# Supplied material:

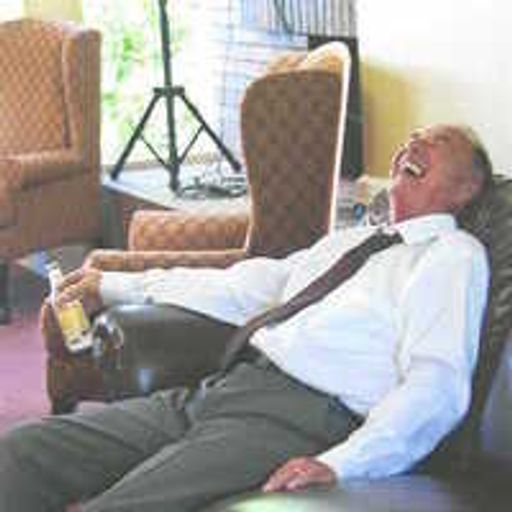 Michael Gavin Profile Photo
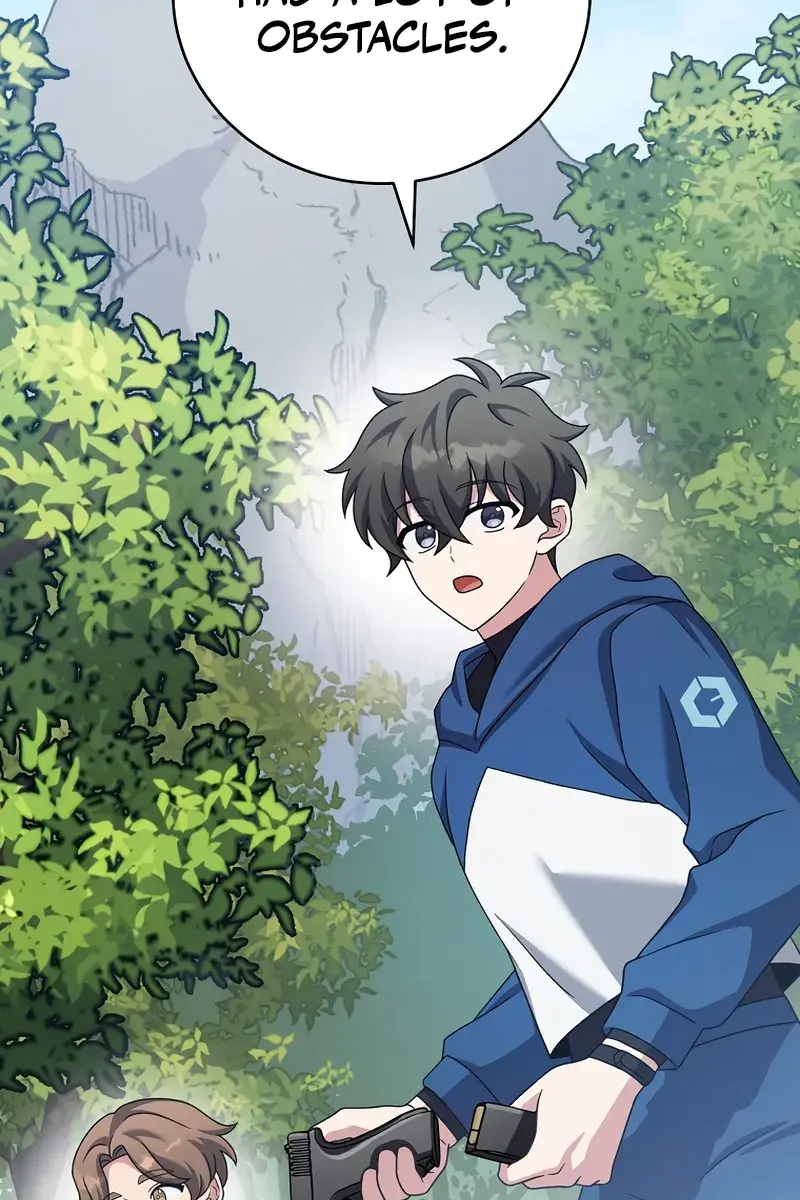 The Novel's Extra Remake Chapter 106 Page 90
--
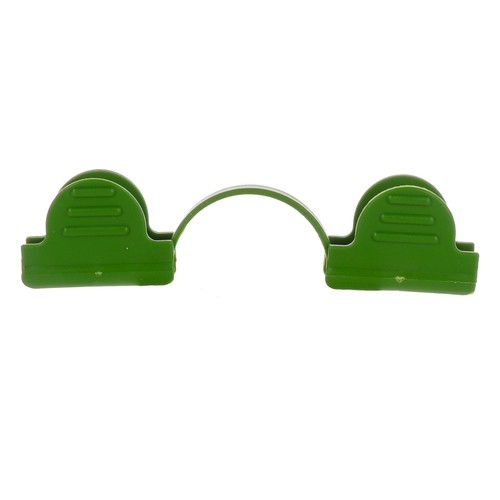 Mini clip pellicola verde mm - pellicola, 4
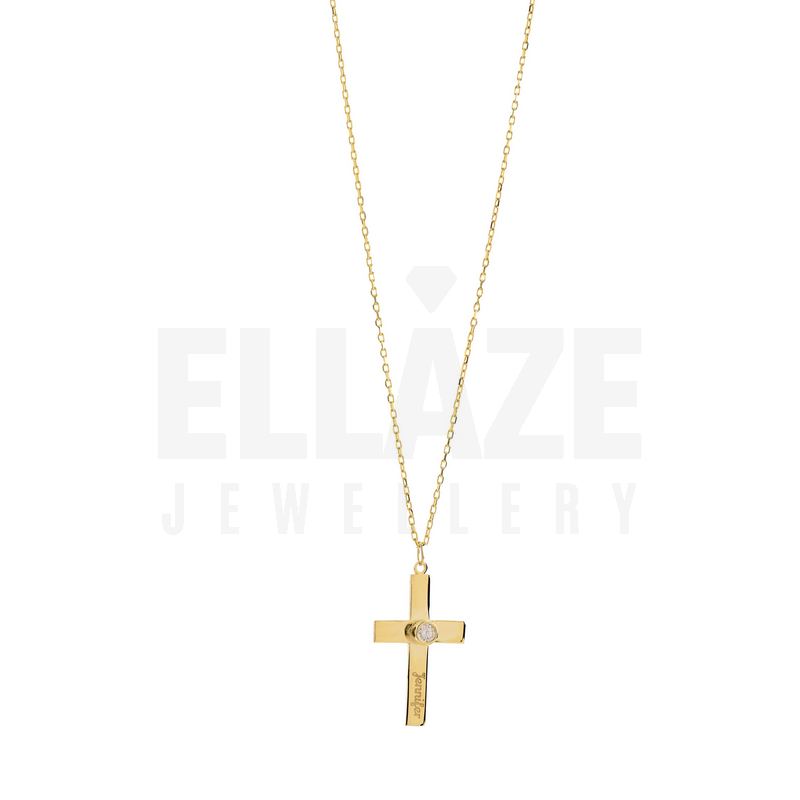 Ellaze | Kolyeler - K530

# Exercise details:
For this exercise, return exactly the lines above from the line with "Michael Gavin Profile Photo" through the line with "The Novel's Extra Remake Chapter 106 Page 90", both included. Do not copy the pictures.

# Exercise answer:
 Michael Gavin Profile Photo
 The Novel's Extra Remake Chapter 106 Page 90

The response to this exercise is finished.